Revisioning is a module for the configuration of workflows to create, moderate and publish content revisions.
For more in-depth information, see https://www.drupal.org/project/revisioning
-Oftentimes, a novel must or should be layered. This technique builds up subsequent drafts in ways that enrich the story, making it more specific and visualizable, and creates emotional connections with the reader.
Through layering, a deepening of the narrative is frequently the result. You, the writer, will go through a long process of adding vital information about the characters, plot, etc…, followed by trimming down and polishing the whole. This usually takes the form of multiple drafts, ranging in length, brevity, and depth. The point is to write as finely and sparingly as you can, and if you believe the work has to be longer, every one of those additional details had better serve a purpose.
-“Deepening” is another way of talking about the process of discovery that’s inevitably a part of fiction writing, which is an opportunity that revision affords.
Revision Is An Opportunity
-To deepen the feelings.
-To discover what the story is REALLY about.
-To incorporate new inspirations. This can take shape in theme, a more intricate plot and a deepening of character development, to name just a few. Essentially, this covers virtually every aspect of novel writing.
-Let the work sit. In Stephen King’s On Writing, he strongly advises his Constant Readers to wait at least six weeks before you even look at the rough draft, let alone begin to revise it.
-Read it aloud.
-Get feedback from others and view constructive criticism as a positive.

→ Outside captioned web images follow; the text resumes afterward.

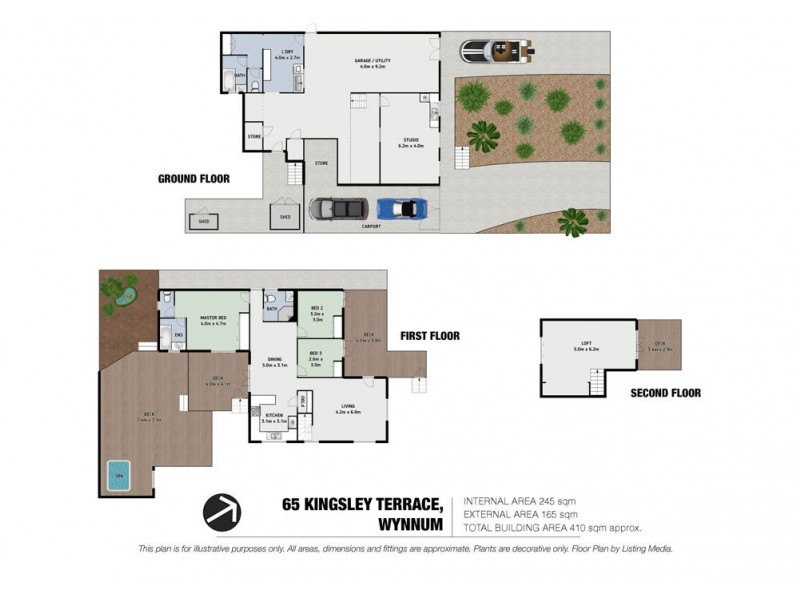 65 Kingsley Terrace, Wynnum QLD 4178 Floorplan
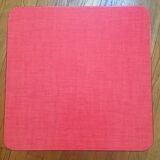 Tabouret formica rouge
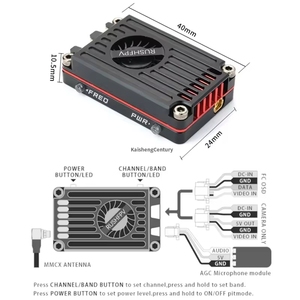 Rush MAX SOLO 5.8GHz 2.5W เครื่องส่งสัญญาณเสียงอัจฉริยะ vtx 37CH 10km FPV Drone vtx - Product Image 2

-Try editing only one or two dimensions at a time.
-Don’t be afraid to radically revise and/or cut vigorously.
-Try changing the tense and/or POV.
-Learn when to stop and let it go.
Revision Is A Kind Of Questioning
-It goes by many names: drafting, editing, layering, refining, polishing, finishing, etc…
-Aside from formatting errors, research errors, typos and mistaken inconsistencies, revision is not about getting your manuscript “correct.”
-Revision can be imagined as a kind of dialogue between the writer and the reader.
-For illustration purposes, think of it as a series of ‘questions:’
Is your character memorable enough? Did you give enough backstory (but not too much) ? Did you “show” enough, instead of “telling” ? The questions go on and on, ad infinitum. You’ll find that the first question leads to the next, and the next. It’s inevitable. It is through this dialogue that the writer finds out what they want to do with the writing, the intricacies of character, self-expression v. theme. There is so much to the thought process alone that I cannot fathom it. It can be overwhelming. As Jess Walter, author of Beautiful Ruins, Citizen Vince, We Live In Water (the last two HIGHLY recommended,) once told me, and I’m totally paraphrasing here: “more than anything, you’ll spend a lot of time thinking about the story.”
-Beta-readers are truly invaluable, but we can train ourselves to be more objective, too.
Where Do These Questions (and a plethora of others) Come From?
-As mentioned above, some questions arise with the spectrum of competing interests that stretches between self-expression and the needs of the reader. Others mark the writer’s current fluctuation between the uniqueness of his/her work, and the conventions established by works in a similar or related form, style and/or genre.
In conclusion, these inquires and the concerns behind them will evolve and become an essential part of your writing life, because ultimately, you are the author of your writing and the habits thereof. Your approach will be unique. In time, you’ll come to personalize the questions (or concerns) that encourage a second, third, tenth, twentieth draft.
As we uncover our artistic priorities, and as we find our vision, the personal rewriting process will help give the work the style, the depth of meaning, and the heightened effects that will result in our individual stamp.